Watershed has been a work in progress for over 10 years, says Calgary-based author Doreen Vanderstoop.
“After working on the novel on and off for a few years, I read about Margaret Atwood’s comments at a high school literary festival. She reminded everyone of the warnings issued by Al Gore and Stephen Harper’s refusal to sign the Helsinki agreement to limit carbon output. Atwood asked, ‘Where are all the Canadian writers who should be addressing the greatest crisis of our age?’ Her comment was the clarion call I needed to take up Watershed in earnest,” explains Vanderstoop.
The novel is set in a dystopian future in the year 2058 in Alberta where water has replaced oil as the most vital global commodity. Vanderstoop describes a farming environment that has been severely affected as glaciers melt and the Bow and Elbow rivers have run dry.

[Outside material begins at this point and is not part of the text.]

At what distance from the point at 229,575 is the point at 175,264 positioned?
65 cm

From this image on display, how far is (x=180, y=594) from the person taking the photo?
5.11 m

“The story concept was motivated by my lifelong sympathy for farmers,” she says. “Perhaps that sounds unusual since I’ve lived in cities all my life, but I remember even as a child, listening to weather reports in the spring and hoping there would be just enough rain and sun for our Alberta farmers to successfully grow their crops.”
Vanderstoop shares that the principal character, Willa Van Bruggen, a tall, strong-willed Dutch woman, came to her almost fully formed, but she relied on “extensive research from other writers to help me formulate the climate change scenario that forms the backdrop of the story.”
Climate change is a hot topic, and Vanderstoop’s publisher has been getting requests from librarians for advance reading copies of the book. Vanderstoop hopes that the novel will be of interest to a wide readership, including cli-fi aficionados and environmentalists, as well as readers of thrillers and family sagas.
“Watershed is chiefly a book about family, but it would be very gratifying if this story helped build some urgency into people’s discussions around climate change. I loved connecting with my own Dutch roots (I immigrated with my family from the Netherlands in 1968), so if others were sparked to connect with their own cultural heritage, that would be awesome too.”
Vanderstoop acknowledges that the novel presents a fairly grim vision of a not-too-distant future.
“Unfortunately, many aspects in Watershed are based in reasonable probability. I am hoping my accelerated timing is off, but there’s even no guarantee of that. This is serious stuff. However, I am a novelist, not a scientist, and so I don’t pretend to know when the glaciers will be gone or when our thirst for oil will run its course.”
Watershed is not a political or scientific treatise. “Ultimately, this is a novel about family, the conflicting ambitions between a mother and her son, who goes to work for the pipeline corporation instead of returning to help the family business, and the strain cataclysmic climate change could place on family dynamics,” says Vanderstoop.
“I believe the greatest source of hope in any crisis is our ability to make difficult decisions, listen openly to each other’s truth, and adapt courageously to change. In short, our resilience will save us.”